WORK ORDER »
Extend the passage on lifecasting below, picking up right after its final sentence.

DOCUMENT PASSAGE »
Even experienced lifecasters can occasionally have trouble with snagging small body hairs, and the mold being somewhat uncomfortable. In rare cases some models can have allergic reactions to molding materials, can faint from holding a stationary pose for too long, or can experience anxiety from being enclosed in the mold.

However, far from always being a negative experience, many models actually find the experience enjoyable. The necessity of an extended stationary pose and the feeling of being enclosed by the warm molding materials leads some to feel extreme relaxation or even enter into meditative states. In relaxed poses some models even fall asleep while being lifecast. The application of the molding materials can also feel like a soft massage. Models often compare the feeling of a face lifecast to the feeling of a facial.
Beauty salons sometimes perform lifecasting when they apply plaster mixed with herbs to the face, over cream, with the goal of gently warming the face with the cream and herbs.

==Lifecasting and art==
Lifecasting is considered a sculptural art by some, while others think it is more a technical skill and the work of artisans. Critics of lifecasting as an art claim that it lacks the talent or creativity that more conventional sculptural disciplines require. This criticism echoes that heard in artistic circles during the late nineteenth and early twentieth centuries relating to photography. As with photographs, lifecasts are sometimes manipulated, altered and incorporated with other media. Lifecasters are united only by the fact that each work starts with a lifecast. Artistic choices begin with choice of model, of pose, and of area of the body shown. Defining the edge is clearly a sculptural act.
Probably the most popular alteration is to add paint and various finishes to the surface of the lifecast.

[Records from a data source]
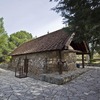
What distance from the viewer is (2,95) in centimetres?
720

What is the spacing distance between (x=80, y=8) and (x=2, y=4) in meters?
8.61

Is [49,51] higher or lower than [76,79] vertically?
higher

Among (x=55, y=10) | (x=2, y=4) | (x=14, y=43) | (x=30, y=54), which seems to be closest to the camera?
(x=55, y=10)

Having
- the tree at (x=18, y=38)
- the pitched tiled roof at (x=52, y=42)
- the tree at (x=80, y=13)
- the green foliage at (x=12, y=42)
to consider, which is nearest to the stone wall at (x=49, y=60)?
the pitched tiled roof at (x=52, y=42)

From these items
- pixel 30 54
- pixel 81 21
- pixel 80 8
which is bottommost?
pixel 30 54

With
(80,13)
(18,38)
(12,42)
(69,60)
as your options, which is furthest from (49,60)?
(18,38)

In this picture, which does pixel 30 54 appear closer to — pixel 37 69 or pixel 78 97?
pixel 37 69

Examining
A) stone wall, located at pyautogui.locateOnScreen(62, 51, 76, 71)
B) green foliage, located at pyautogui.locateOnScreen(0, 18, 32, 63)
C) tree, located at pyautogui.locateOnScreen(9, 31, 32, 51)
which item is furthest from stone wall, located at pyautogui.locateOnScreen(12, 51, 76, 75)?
tree, located at pyautogui.locateOnScreen(9, 31, 32, 51)

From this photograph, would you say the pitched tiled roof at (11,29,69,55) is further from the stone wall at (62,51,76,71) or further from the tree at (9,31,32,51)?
the tree at (9,31,32,51)

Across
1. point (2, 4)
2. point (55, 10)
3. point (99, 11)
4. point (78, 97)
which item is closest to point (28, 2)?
point (2, 4)

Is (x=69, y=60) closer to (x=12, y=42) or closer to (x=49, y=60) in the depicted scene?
(x=49, y=60)

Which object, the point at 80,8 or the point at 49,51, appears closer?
the point at 80,8

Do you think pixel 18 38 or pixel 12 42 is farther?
pixel 18 38

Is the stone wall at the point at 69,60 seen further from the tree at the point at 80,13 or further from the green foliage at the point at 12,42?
the green foliage at the point at 12,42
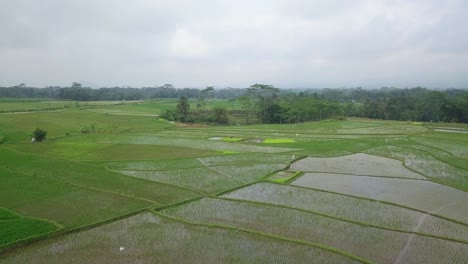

ANSWER TO THE PROBLEM »
Duane Hanson is a contemporary sculptor to use lifecasting in his works. He reproduced the entire body including hair and skintone, and then works dressed and posed.

==Applications==
Lifecasting allows creation of exact portraits and body reproduction, works which may have artistic and personal value.
Lifecasting is regularly practiced in the special effects industry, where it is used in the creation of prosthetics, props, and animatronics, most commonly for film and television. Lifecasting also finds medical use in the creation and fitting of prostheses and dentures.

Lifecasting has also found a niche market in the creation of personalized dildos, which are the cast replicas of erect penises. Several companies sell lifecasting kits designed specifically for this purpose. It is also possible to make moulds of the vagina as well, though the process is more complicated.

Pregnant women often choose to have a belly cast of their torso made between the 35th - 38th week of pregnancy to capture their shape.

A death mask is a similar process to lifecasting, with the major difference being that a deathmask is created on a dead person's face.